Within the city limits, Chef and the Farmer is also creating well-paid service jobs where there weren’t any. However, Knight told me their staff is the “racial inverse” of the community, consisting of mostly white employees while the town is only 28 percent white. In Kinston, poverty is drawn along racial lines, affecting 16 percent of whites and 40 percent of African Americans. It seems as if the jobs farm-to-table creates aren’t going to the segments of the community that need them most.
“Farm-to-table “is like the Kardashians: there’s not really anything there, but it sure gets a hell of a lot of press.”
It’s the lack of concrete economic benefit for the poor that led Lance Barton, the eastern regional director of the Food Bank of Central and Eastern North Carolina, to tell me that farm-to-table “is like the Kardashians: there’s not really anything there, but it sure gets a hell of a lot of press.” Barton admits, however, that the press farm-to-table garners does has real value, even citing Chef and the Farmer as particularly effective agents for his hunger relief efforts. Knight admitted something similar, saying the biggest impact Chef and the Farmer has was changing “the perception the community has of itself.”
But, private businesses—like Chef and the Farmer, Jordan’s real estate company, and Saxapahaw’s farmers—must work within already existing conditions, like generational inequality and land prices in order to create an economically viable business model for themselves. “I’m not sure I feel responsible,” for ensuring the economic impact is shared equally, Knight tells me. Some of the businesses’ effects, both concrete and perceived, function along those lines, leaving out sections of the community already harmed by those conditions.

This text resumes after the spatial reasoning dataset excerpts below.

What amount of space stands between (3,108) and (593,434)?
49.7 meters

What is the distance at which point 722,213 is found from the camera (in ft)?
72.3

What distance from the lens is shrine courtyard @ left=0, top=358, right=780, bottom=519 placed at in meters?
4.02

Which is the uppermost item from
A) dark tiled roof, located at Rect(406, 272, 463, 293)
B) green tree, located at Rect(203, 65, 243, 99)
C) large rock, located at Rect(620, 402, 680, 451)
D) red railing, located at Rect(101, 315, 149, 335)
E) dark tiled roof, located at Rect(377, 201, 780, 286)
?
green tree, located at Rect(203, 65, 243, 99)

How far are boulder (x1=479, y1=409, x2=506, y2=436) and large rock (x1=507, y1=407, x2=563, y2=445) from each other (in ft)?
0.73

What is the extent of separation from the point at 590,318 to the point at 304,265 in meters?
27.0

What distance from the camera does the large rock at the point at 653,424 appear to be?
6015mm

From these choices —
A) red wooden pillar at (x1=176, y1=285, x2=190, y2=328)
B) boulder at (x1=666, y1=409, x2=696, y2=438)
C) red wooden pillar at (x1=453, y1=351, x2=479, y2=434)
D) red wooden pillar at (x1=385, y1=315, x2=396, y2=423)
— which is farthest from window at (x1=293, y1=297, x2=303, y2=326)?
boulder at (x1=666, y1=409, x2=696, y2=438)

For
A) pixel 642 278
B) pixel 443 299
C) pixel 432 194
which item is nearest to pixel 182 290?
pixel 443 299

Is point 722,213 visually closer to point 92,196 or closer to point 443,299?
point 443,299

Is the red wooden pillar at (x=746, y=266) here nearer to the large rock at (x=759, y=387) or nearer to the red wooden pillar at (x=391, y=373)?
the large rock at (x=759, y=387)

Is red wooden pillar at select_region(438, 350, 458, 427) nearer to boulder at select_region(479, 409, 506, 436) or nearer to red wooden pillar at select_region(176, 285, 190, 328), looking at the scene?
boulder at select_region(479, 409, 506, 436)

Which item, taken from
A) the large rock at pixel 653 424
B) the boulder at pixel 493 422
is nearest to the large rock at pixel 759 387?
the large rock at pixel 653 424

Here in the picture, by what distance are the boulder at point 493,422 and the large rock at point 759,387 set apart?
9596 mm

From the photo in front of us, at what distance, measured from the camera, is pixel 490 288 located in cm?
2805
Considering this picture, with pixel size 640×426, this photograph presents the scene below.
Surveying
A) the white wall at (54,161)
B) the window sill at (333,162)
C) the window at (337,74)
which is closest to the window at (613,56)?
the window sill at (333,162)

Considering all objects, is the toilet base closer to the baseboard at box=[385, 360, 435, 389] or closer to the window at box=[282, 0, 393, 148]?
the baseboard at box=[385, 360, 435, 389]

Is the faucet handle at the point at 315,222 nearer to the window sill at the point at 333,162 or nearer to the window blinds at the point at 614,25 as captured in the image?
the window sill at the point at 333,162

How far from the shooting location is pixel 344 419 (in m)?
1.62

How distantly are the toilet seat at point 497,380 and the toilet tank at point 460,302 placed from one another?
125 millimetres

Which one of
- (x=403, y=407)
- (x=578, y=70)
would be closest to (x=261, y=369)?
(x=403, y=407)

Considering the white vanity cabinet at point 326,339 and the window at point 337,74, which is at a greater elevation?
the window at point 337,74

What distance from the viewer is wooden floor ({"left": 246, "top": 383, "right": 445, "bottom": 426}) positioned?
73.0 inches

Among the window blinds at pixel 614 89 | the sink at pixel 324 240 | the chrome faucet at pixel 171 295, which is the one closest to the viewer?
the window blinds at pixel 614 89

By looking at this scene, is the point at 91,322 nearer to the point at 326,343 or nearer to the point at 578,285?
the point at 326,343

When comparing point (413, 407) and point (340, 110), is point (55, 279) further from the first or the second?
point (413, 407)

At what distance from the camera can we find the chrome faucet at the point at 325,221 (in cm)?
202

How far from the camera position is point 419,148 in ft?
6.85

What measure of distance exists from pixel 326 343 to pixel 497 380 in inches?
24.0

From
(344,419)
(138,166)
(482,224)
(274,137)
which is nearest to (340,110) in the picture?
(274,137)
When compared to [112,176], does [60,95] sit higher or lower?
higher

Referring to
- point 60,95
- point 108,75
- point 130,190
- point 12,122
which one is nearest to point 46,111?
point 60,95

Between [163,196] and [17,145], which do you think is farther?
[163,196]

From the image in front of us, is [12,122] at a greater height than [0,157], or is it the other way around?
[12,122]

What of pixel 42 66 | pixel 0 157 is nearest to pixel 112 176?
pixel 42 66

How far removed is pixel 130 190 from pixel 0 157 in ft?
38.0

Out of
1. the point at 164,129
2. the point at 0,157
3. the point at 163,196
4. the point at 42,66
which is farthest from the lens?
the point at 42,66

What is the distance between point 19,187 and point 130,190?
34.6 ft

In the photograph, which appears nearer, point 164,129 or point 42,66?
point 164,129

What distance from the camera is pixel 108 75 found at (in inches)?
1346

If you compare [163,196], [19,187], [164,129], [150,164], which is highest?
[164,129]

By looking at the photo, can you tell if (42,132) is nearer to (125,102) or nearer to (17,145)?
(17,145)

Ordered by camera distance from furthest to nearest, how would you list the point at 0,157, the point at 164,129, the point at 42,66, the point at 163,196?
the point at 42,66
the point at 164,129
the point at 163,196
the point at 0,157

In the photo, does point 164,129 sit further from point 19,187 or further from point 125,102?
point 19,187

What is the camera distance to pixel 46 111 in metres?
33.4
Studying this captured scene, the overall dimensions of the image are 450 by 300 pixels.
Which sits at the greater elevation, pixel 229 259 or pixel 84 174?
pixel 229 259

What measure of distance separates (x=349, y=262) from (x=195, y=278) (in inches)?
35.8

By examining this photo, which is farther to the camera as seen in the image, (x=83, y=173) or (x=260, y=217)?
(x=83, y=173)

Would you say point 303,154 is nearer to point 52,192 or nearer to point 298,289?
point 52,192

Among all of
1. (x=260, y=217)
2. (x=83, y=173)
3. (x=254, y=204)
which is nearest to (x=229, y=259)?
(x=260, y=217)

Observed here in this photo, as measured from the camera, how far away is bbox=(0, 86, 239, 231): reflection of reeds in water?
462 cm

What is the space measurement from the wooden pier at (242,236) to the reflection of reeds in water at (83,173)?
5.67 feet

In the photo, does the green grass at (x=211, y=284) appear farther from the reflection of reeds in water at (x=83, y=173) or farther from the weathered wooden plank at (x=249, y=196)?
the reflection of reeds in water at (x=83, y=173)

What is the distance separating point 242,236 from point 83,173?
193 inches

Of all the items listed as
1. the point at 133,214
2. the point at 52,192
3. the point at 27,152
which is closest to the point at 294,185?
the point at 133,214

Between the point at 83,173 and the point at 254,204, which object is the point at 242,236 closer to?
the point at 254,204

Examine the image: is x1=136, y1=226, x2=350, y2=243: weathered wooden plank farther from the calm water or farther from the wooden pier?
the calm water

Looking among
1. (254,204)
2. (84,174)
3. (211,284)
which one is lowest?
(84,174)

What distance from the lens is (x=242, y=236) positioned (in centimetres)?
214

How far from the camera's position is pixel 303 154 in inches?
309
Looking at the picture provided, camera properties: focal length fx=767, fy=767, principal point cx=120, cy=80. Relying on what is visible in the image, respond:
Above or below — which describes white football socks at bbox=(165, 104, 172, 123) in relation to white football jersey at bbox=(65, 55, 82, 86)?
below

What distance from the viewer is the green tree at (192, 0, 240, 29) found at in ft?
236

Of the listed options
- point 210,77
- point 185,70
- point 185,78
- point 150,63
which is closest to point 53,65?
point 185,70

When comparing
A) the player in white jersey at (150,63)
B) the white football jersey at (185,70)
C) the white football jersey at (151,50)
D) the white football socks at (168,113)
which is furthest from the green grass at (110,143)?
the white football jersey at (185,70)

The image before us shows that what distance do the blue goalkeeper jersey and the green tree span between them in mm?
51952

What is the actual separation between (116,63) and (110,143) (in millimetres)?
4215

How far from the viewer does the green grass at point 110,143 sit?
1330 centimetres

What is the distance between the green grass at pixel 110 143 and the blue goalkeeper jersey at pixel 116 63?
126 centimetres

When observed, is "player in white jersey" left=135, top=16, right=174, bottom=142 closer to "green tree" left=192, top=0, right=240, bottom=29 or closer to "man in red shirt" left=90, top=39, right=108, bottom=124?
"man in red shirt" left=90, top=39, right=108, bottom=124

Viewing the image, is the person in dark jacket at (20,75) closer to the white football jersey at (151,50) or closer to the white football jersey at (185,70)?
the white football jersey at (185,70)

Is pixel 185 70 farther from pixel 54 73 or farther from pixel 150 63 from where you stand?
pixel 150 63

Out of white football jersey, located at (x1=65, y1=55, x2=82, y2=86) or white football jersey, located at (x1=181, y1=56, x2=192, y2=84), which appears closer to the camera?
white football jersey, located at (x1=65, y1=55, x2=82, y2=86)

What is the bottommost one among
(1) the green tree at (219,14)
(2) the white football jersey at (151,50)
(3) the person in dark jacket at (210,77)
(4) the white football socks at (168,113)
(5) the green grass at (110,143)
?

The successes in Saxapahaw and Kinston are as undeniable as they are laudable, but that does not mean they meet farm-to-table’s more ambitious claims of investing in the entire community. Perhaps there is some model—like the nonprofit Benevolence Farm, near Saxapahaw, which employs women recently released from prison—that provides viability while ensuring more equitable investment. But the lesson of Saxapahaw and Kinston seems to be that farm-to-table, no matter how idealistic, is not yet able to create the community change it promises—not for the entire community, anyway.